Problem to solve »
Please write the next part of the essay below on managing projects in a foreign country, starting right after its final sentence.

--- START OF Source excerpt ---

Management in a Foreign Country, Essay Example

Abstract

Managing a project requires focus and attention to three key areas including: schedule, cost and scope.  All three of the constraints play pivotal roles in the successful completion of the project (Dobson 2004).  While project management focuses on specific best practices to successfully meet the goals and objectives outlined by the project charter, it does not directly outline the best practices for managing variables such as cultural diversity, foreign laws, regulations or environmental factors impacting availability resources.  Doing business in a foreign country can provide multiple advantages including access to resources and financial incentives by the host country.  There are also disadvantages of using a foreign country for a business venture that can range from communication breakdowns to political, religious or cultural barriers that remove the benefits of the business through direct or indirect forces.  The core business drivers which would cause a company to take resources and allocate the effort to execute a project outside of the country of origin ranges from expanding the market of the good or service for future sales opportunities or searching for talent or natural resources that do not occur in the business’ home of record.  Although advantages and disadvantages exist regarding the conduction of business in other countries, there is also a decision on the method  to perform the project management activities and if the project is feasible based on the foreign country selected versus the home country of the business.

--- END OF Source excerpt ---
--- START OF Provided data ---

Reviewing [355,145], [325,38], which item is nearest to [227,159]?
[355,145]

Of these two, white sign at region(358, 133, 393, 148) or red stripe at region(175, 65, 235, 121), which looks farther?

--- END OF Provided data ---

Solved problem »
Project Management

A project is by definition a temporary endeavor to produce a unique deliverable at the conclusion of the endeavor (PMI 2008).  Just as the foundation of a house supports the entire home, the definition of the scope of a project establishes the entire trajectory of the project and determines what resources and schedule will be needed to accomplish all of the requirements of that project.  During the planning process of the project there is also the time to determine what is within the scope of the project and what risks are associated with that scope.  When scoping a project, there are multiple deliverables that need to be understood in order to create the framework of the project and to accurately understand the methodology and process of achieving those requirements.  There are also certain deliverables that must be used to incorporate the best practices of project management which include the scope statement, project charter, requirements and risk identification.  The risks of the project can determine if the project is feasible and what resources may be required to mitigate those risks.  Due to limited resources of the company’s country the business may look globally to meet the needs of the business project.  If the scope entails business ventures into other countries there will be an associated risk with that plan as well as a level of effort that will be required to learn, understand and execute key tasks to fulfill local and global rules, regulations and policies.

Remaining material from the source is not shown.